__本文__.
○ ○ ○

横浜でも1、2年目は派手な活躍をしたわけではなくて、3年目も結果的に11ゴールを決めましたが、シーズンを通していい時と悪い時の波もありました。それでもプロ契約のオファーをもらえたこと、評価してくれたことが、素直にうれしかったです。
今はプロ選手として競技だけで生活できている
──プロ選手になることは大きな変化だと思いますが、もともとはFリーガーの多くが別の仕事との両立でピッチに立っている環境を理解した上でのチャレンジだったと思います。「プロ」を意識したタイミングはありましたか?
横浜からオファーをいただいたのが大学3年生の時だったのですが、当時はフットサルでプロ選手になるという意識はありませんでした。
Fリーガーのみなさんは、スクールをしていたり、スポンサー企業で働かれていたりするイメージでしたから、Fリーグの環境は理解していました。横浜は練習時間が早朝6時から8時ということも、終わってから仕事に行くためだと、最初から認識していました。プロとして競技でご飯を食べるというより、日本代表を目指すために、よりフットサルに集中できる場所や環境を提供してくれているのがFリーグであり、横浜というチームだと思っていたので、「いつか絶対にプロ契約選手になりたい」というのはなかったです。
──仕事をしながら選手を続けることによるメリットも感じますか?
横浜では、フットサル施設の店長をしながら選手を続けていて、店舗の数字を見ながら集客を考えたり、社会人としてのスキルが身についたりする部分もありました。ただ僕は、代表を目指している選手でもあるので、しなくていいのであればフットサルに全振りしたほうがいい。実際に今はプロ選手としての生活をスタートして、そのことを痛感しています。

○ ○ ○

__指示と要件__.
上記のフットサル選手へのインタビューを、一字一句違えずに全文書き写すこと。 続く行は、本文とは別の出典から取られたものです。

__提供データ__.

○ ○ ○

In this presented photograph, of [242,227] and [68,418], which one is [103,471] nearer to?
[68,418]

○ ○ ○

__最終結果__.
横浜でも1、2年目は派手な活躍をしたわけではなくて、3年目も結果的に11ゴールを決めましたが、シーズンを通していい時と悪い時の波もありました。それでもプロ契約のオファーをもらえたこと、評価してくれたことが、素直にうれしかったです。
今はプロ選手として競技だけで生活できている
──プロ選手になることは大きな変化だと思いますが、もともとはFリーガーの多くが別の仕事との両立でピッチに立っている環境を理解した上でのチャレンジだったと思います。「プロ」を意識したタイミングはありましたか?
横浜からオファーをいただいたのが大学3年生の時だったのですが、当時はフットサルでプロ選手になるという意識はありませんでした。
Fリーガーのみなさんは、スクールをしていたり、スポンサー企業で働かれていたりするイメージでしたから、Fリーグの環境は理解していました。横浜は練習時間が早朝6時から8時ということも、終わってから仕事に行くためだと、最初から認識していました。プロとして競技でご飯を食べるというより、日本代表を目指すために、よりフットサルに集中できる場所や環境を提供してくれているのがFリーグであり、横浜というチームだと思っていたので、「いつか絶対にプロ契約選手になりたい」というのはなかったです。
──仕事をしながら選手を続けることによるメリットも感じますか?
横浜では、フットサル施設の店長をしながら選手を続けていて、店舗の数字を見ながら集客を考えたり、社会人としてのスキルが身についたりする部分もありました。ただ僕は、代表を目指している選手でもあるので、しなくていいのであればフットサルに全振りしたほうがいい。実際に今はプロ選手としての生活をスタートして、そのことを痛感しています。